Research on Transfer Learning to Give AI the Same Versatility and Skill as Humans
Machine learning is needed to build artificial intelligence (AI), and this requires a large amount of training data. Sometimes, however, you cannot get enough high-quality training data. What’s more, to prevent an AI from becoming out of date, you need to re-train it regularly to keep pace with data that is constantly changing. In this interview, Distinguished Researcher Atsutoshi Kumagai talked to us about the technology of transfer learning, which can be used to improve AI performance even when ideal data cannot be obtained.
Keywords: transfer learning, AI, anomaly detector
Transfer learning improves AI performance even without sufficient data
—What sort of technology is transfer learning?
When an artificial intelligence (AI) is given an unknown task or a task without sufficient training data, transfer learning technology helps improve performance by leveraging training data from related tasks to compensate for data shortages. We are studying the possibility of using transfer learning technology to give AI the same versatility and skill as a human. For example, we humans can do a variety of different tasks like cooking, doing simple calculations, reading and writing, talking, running, throwing a ball, and more. And when we’re presented with a new task we’ve never seen before, we can use our past knowledge and experience to adapt to and get the hang of it in relatively few attempts.
On the other hand, recent AIs have been able to perform as well as, and in some senses exceed, humans in specific tasks for which large amounts of data can be prepared, such as image recognition. One example of this is the news that an AI that plays go, called AlphaGo, beat the top player in the field. However, AIs do not have the versatility or skill that humans have. This is common knowledge among researchers like myself.

* [PROBLEMS TO WORK ON]:
[a] In the interview on transfer learning, what is the name of the go-playing AI that beat the top player in the field?
[b] Pick up the interview on transfer learning after its last sentence and continue it.

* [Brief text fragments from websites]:

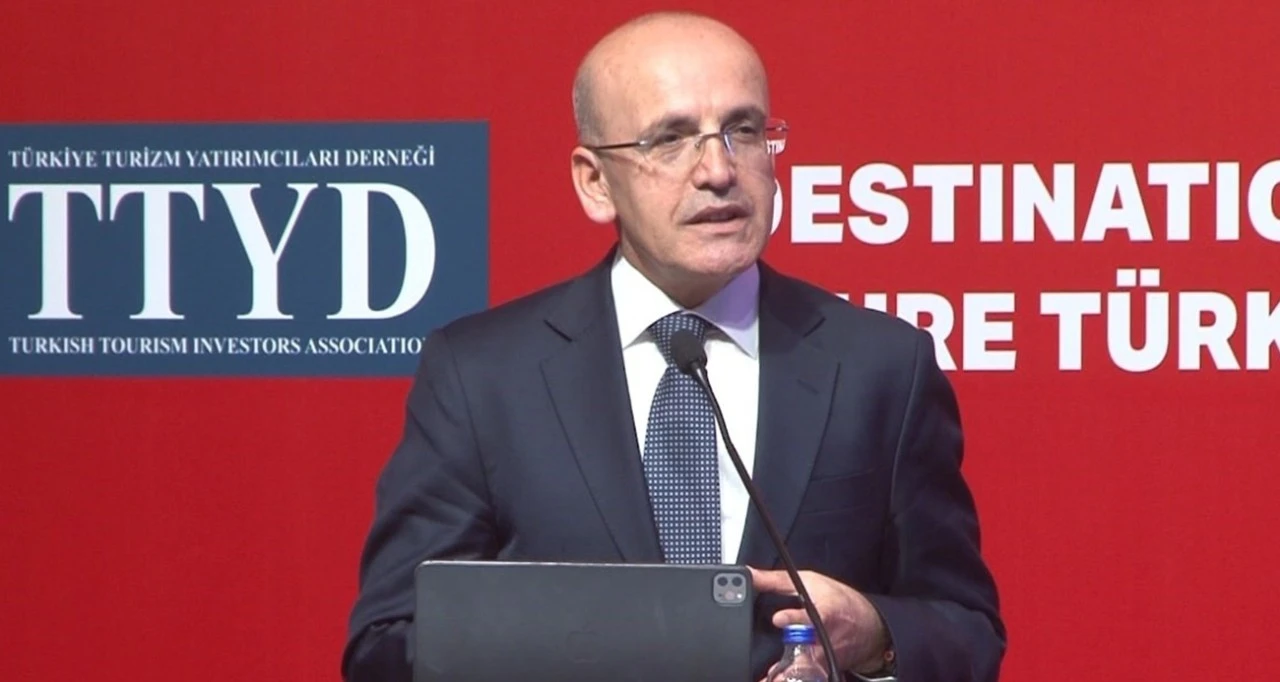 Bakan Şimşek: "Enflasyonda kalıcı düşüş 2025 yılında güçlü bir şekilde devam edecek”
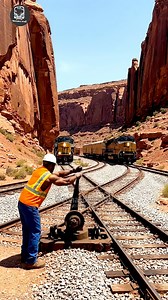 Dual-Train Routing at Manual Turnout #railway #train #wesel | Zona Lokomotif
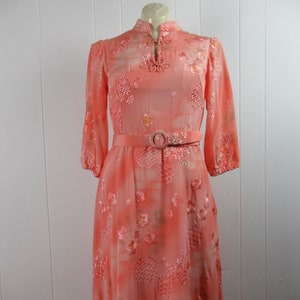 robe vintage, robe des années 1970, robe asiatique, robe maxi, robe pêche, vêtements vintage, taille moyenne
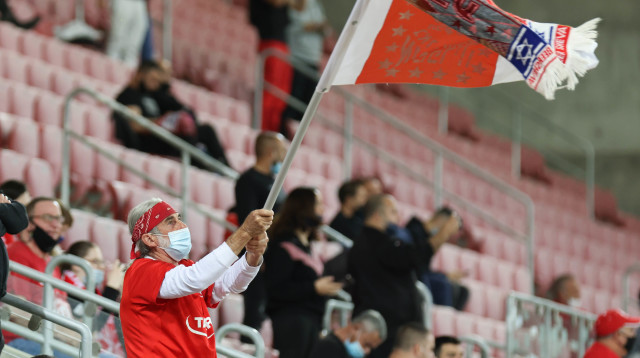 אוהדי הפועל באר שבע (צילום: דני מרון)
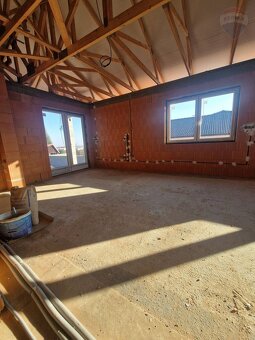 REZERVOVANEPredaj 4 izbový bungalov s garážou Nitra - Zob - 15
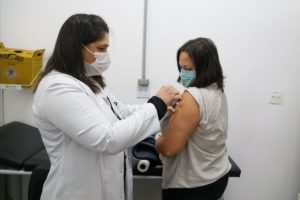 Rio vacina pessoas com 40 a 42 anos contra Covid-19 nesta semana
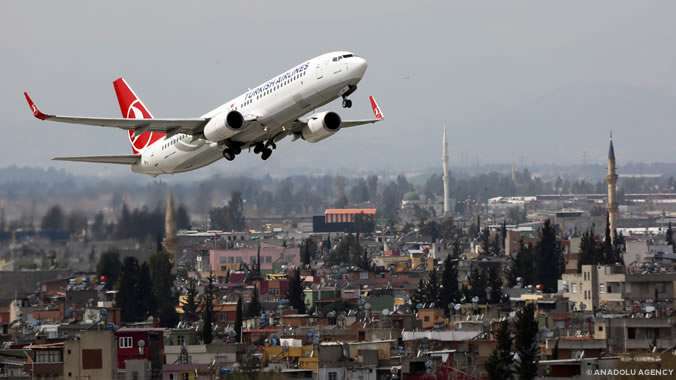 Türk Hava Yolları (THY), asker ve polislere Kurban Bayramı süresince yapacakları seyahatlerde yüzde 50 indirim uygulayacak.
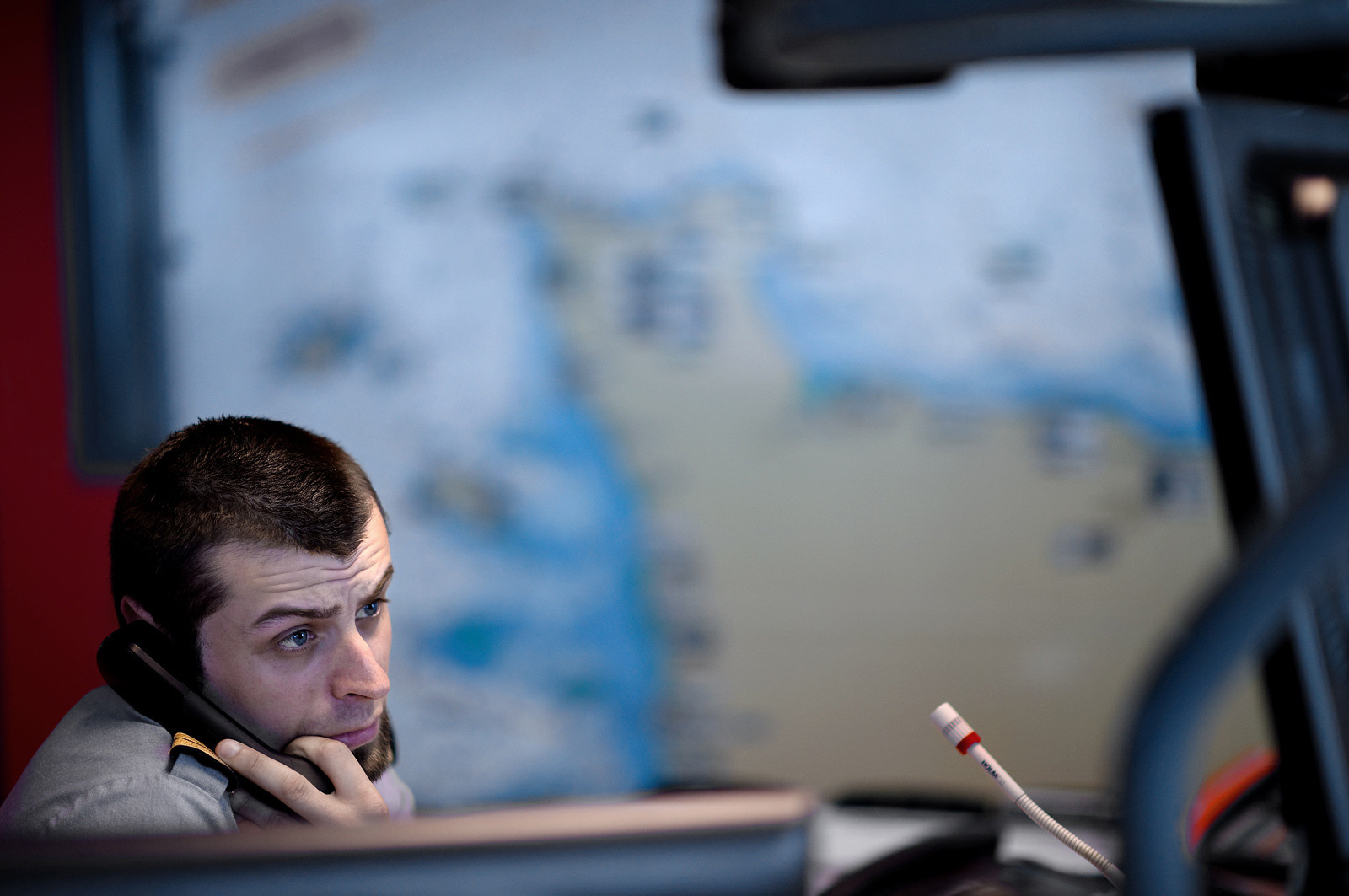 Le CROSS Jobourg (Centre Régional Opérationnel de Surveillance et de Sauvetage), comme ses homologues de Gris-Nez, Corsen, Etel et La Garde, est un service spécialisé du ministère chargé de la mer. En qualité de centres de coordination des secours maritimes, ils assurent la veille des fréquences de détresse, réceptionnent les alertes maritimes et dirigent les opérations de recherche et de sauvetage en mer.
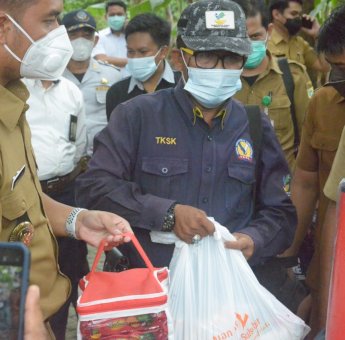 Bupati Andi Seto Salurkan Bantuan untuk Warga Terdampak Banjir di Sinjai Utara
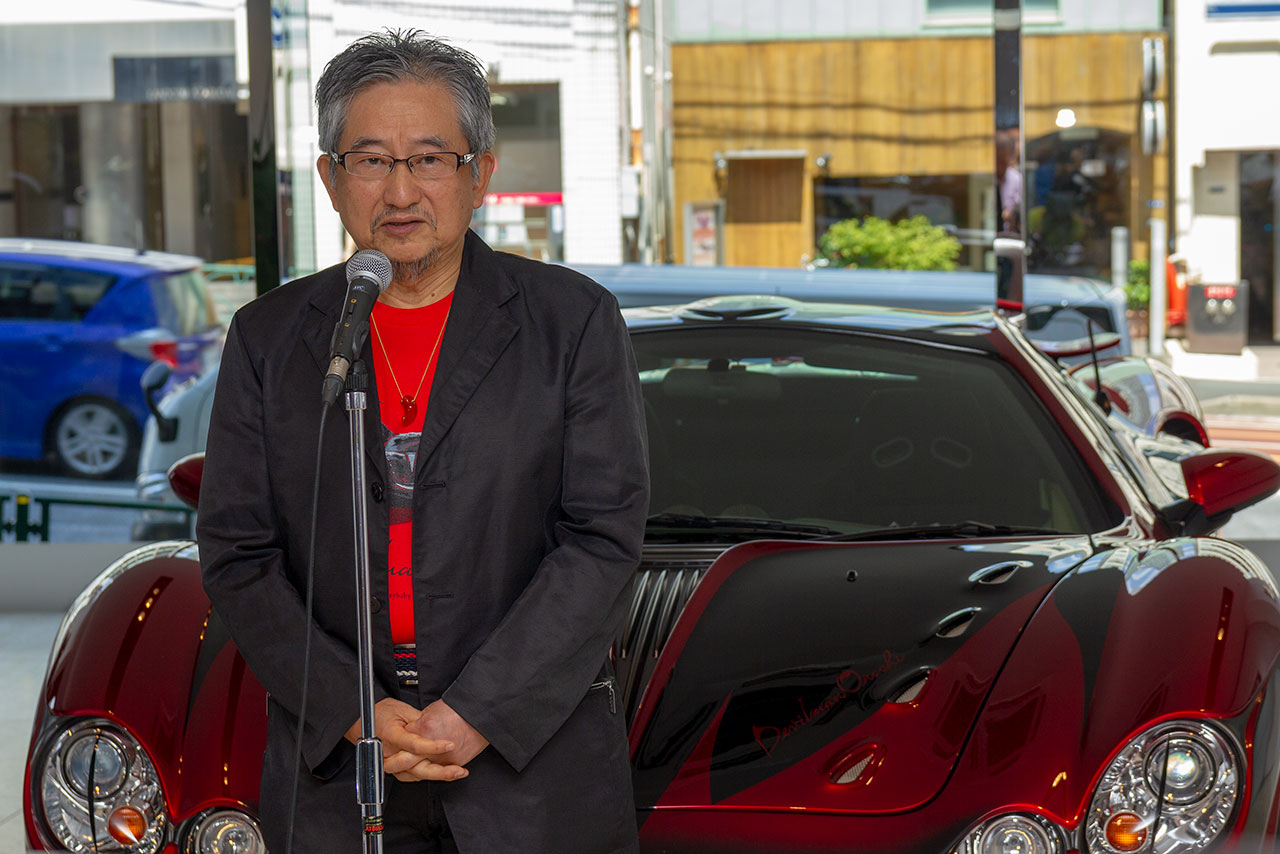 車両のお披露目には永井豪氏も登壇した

* [TASK RESULTS]:
[a] AlphaGo

[b]
That’s why transfer learning technology is key when trying to build a versatile and skilled AI. The simplest way to build a versatile AI is to list all the tasks and provide large amounts of training data for each task. However, actually listing every task is no simple task, and even if you manage to do so, gathering the large amounts of training data required for each task is not practical in terms of cost or resources. Transfer learning technology can help us build versatile and skilled AI through performance improvements using related training data to compensate for data shortages, even for unknown tasks.
—What specific research is being conducted into this technology?
The first piece of research being carried out is on technology for rapidly generating appropriate anomaly detectors in situations where only normal data is available. Anomaly detection is the task of finding abnormal data, which is data with different properties from normal data. To create a highly accurate anomaly detector, both normal and abnormal data sets are generally required as training data. However, since abnormal data is very rare in nature, and so is hard to obtain in practice, it is often not practical for teaching anomaly detectors.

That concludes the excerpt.